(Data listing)
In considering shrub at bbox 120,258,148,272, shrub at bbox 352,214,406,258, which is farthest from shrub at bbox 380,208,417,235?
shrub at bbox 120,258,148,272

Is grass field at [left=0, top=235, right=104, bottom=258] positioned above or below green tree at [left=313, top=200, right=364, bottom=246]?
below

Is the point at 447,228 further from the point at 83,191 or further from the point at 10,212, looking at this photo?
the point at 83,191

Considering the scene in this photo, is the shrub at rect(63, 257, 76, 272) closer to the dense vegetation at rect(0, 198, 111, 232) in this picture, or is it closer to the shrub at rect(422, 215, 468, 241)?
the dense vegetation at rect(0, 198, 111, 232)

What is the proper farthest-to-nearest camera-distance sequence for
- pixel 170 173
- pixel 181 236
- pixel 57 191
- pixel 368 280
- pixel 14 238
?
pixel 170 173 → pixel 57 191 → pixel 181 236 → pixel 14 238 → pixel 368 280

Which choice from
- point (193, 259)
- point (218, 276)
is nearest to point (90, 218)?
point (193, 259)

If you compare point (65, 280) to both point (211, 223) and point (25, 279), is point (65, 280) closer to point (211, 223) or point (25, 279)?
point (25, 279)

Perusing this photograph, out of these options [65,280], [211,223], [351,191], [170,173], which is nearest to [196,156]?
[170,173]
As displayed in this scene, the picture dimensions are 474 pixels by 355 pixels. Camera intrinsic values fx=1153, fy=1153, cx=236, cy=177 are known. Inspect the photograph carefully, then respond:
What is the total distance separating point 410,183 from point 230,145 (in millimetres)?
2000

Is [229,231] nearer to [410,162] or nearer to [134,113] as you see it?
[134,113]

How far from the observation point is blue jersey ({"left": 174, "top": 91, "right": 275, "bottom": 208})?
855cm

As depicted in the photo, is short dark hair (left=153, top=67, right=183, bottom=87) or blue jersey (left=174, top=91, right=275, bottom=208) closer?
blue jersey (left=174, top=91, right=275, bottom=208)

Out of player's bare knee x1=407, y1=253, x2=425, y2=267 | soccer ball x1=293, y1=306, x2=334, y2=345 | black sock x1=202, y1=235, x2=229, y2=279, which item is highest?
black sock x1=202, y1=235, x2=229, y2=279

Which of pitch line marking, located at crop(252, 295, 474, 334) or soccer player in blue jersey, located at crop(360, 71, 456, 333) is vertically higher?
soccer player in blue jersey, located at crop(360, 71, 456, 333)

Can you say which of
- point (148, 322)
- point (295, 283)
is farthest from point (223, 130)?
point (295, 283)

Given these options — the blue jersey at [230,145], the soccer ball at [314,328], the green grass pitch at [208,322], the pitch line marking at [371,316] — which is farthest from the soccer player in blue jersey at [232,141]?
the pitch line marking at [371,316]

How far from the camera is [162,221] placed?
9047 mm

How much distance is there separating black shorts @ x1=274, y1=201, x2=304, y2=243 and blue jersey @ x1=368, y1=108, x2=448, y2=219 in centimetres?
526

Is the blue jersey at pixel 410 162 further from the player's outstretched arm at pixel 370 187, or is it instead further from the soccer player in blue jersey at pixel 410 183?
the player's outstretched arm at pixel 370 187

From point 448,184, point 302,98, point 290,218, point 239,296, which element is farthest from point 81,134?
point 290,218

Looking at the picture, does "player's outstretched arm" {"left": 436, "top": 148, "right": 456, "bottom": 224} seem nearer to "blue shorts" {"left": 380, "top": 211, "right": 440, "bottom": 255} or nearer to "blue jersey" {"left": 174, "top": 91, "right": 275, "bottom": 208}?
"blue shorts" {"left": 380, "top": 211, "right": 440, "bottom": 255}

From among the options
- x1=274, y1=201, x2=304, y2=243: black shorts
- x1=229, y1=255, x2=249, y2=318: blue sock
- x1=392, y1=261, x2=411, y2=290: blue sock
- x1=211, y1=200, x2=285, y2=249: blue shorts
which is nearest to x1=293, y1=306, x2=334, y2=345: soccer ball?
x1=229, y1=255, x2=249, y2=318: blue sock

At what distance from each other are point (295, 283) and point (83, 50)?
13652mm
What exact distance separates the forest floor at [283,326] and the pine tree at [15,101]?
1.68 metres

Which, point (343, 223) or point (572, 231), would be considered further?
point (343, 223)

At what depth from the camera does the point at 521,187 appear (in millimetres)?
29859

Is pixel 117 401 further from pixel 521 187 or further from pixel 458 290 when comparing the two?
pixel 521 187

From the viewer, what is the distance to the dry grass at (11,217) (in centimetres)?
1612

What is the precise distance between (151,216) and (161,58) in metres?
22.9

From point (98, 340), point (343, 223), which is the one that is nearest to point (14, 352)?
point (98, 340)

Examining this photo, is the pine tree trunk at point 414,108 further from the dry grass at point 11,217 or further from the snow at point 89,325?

*Problem statement*: Retype all of the material above line for line, without any alteration.

*Exercise output*:
In considering shrub at bbox 120,258,148,272, shrub at bbox 352,214,406,258, which is farthest from shrub at bbox 380,208,417,235?
shrub at bbox 120,258,148,272

Is grass field at [left=0, top=235, right=104, bottom=258] positioned above or below green tree at [left=313, top=200, right=364, bottom=246]?
below

Is the point at 447,228 further from the point at 83,191 or further from the point at 10,212, looking at this photo?
the point at 83,191

Considering the scene in this photo, is the shrub at rect(63, 257, 76, 272) closer to the dense vegetation at rect(0, 198, 111, 232) in this picture, or is it closer to the shrub at rect(422, 215, 468, 241)?
the dense vegetation at rect(0, 198, 111, 232)

What is the proper farthest-to-nearest camera-distance sequence for
- pixel 170 173
- pixel 181 236
- pixel 57 191
- pixel 368 280
- pixel 14 238
?
pixel 170 173 → pixel 57 191 → pixel 181 236 → pixel 14 238 → pixel 368 280

Which choice from
- point (193, 259)
- point (218, 276)
is nearest to point (90, 218)?
point (193, 259)

If you compare point (65, 280) to both point (211, 223) and point (25, 279), is point (65, 280) closer to point (211, 223) or point (25, 279)?
point (25, 279)

Perusing this photograph, out of these options [65,280], [211,223], [351,191], [170,173], which is nearest to [196,156]?
[170,173]
As displayed in this scene, the picture dimensions are 474 pixels by 355 pixels. Camera intrinsic values fx=1153, fy=1153, cx=236, cy=177 are known. Inspect the photograph carefully, then respond:
What is the total distance separating point 410,183 from point 230,145 (in millimetres)?
2000

Is [229,231] nearer to [410,162] or nearer to [134,113] as you see it?
[134,113]

How far from the observation point is blue jersey ({"left": 174, "top": 91, "right": 275, "bottom": 208})?
855cm

As depicted in the photo, is short dark hair (left=153, top=67, right=183, bottom=87) or blue jersey (left=174, top=91, right=275, bottom=208) closer?
blue jersey (left=174, top=91, right=275, bottom=208)

Out of player's bare knee x1=407, y1=253, x2=425, y2=267 | soccer ball x1=293, y1=306, x2=334, y2=345 | black sock x1=202, y1=235, x2=229, y2=279, which item is highest?
black sock x1=202, y1=235, x2=229, y2=279

Which of pitch line marking, located at crop(252, 295, 474, 334) or soccer player in blue jersey, located at crop(360, 71, 456, 333) is vertically higher?
soccer player in blue jersey, located at crop(360, 71, 456, 333)

Can you say which of
- point (148, 322)
- point (295, 283)
is farthest from point (223, 130)?
point (295, 283)

Given these options — the blue jersey at [230,145], the soccer ball at [314,328], the green grass pitch at [208,322], the pitch line marking at [371,316] — which is farthest from the soccer player in blue jersey at [232,141]?
the pitch line marking at [371,316]

How far from the camera is [162,221] placed?
9047 mm

How much distance is there separating black shorts @ x1=274, y1=201, x2=304, y2=243 and blue jersey @ x1=368, y1=108, x2=448, y2=219 in centimetres?
526

Is the blue jersey at pixel 410 162 further from the player's outstretched arm at pixel 370 187, or is it instead further from the soccer player in blue jersey at pixel 410 183?
the player's outstretched arm at pixel 370 187

From point 448,184, point 302,98, point 290,218, point 239,296, which element is farthest from point 81,134?
point 290,218

Looking at the picture, does "player's outstretched arm" {"left": 436, "top": 148, "right": 456, "bottom": 224} seem nearer to "blue shorts" {"left": 380, "top": 211, "right": 440, "bottom": 255} or nearer to "blue jersey" {"left": 174, "top": 91, "right": 275, "bottom": 208}?
"blue shorts" {"left": 380, "top": 211, "right": 440, "bottom": 255}

From among the options
- x1=274, y1=201, x2=304, y2=243: black shorts
- x1=229, y1=255, x2=249, y2=318: blue sock
- x1=392, y1=261, x2=411, y2=290: blue sock
- x1=211, y1=200, x2=285, y2=249: blue shorts
which is nearest to x1=293, y1=306, x2=334, y2=345: soccer ball?
x1=229, y1=255, x2=249, y2=318: blue sock

At what distance from each other are point (295, 283) and point (83, 50)?
13652mm
What exact distance separates the forest floor at [283,326] and the pine tree at [15,101]?
1.68 metres

Which, point (343, 223) or point (572, 231), would be considered further?
point (343, 223)

At what depth from the camera does the point at 521,187 appear (in millimetres)?
29859

Is pixel 117 401 further from pixel 521 187 or further from pixel 458 290 when comparing the two?
pixel 521 187

From the viewer, what is the distance to the dry grass at (11,217) (in centimetres)?
1612

What is the precise distance between (151,216) and (161,58) in metres?
22.9

From point (98, 340), point (343, 223), which is the one that is nearest to point (14, 352)?
point (98, 340)

Examining this photo, is the pine tree trunk at point 414,108 further from the dry grass at point 11,217 or further from the snow at point 89,325?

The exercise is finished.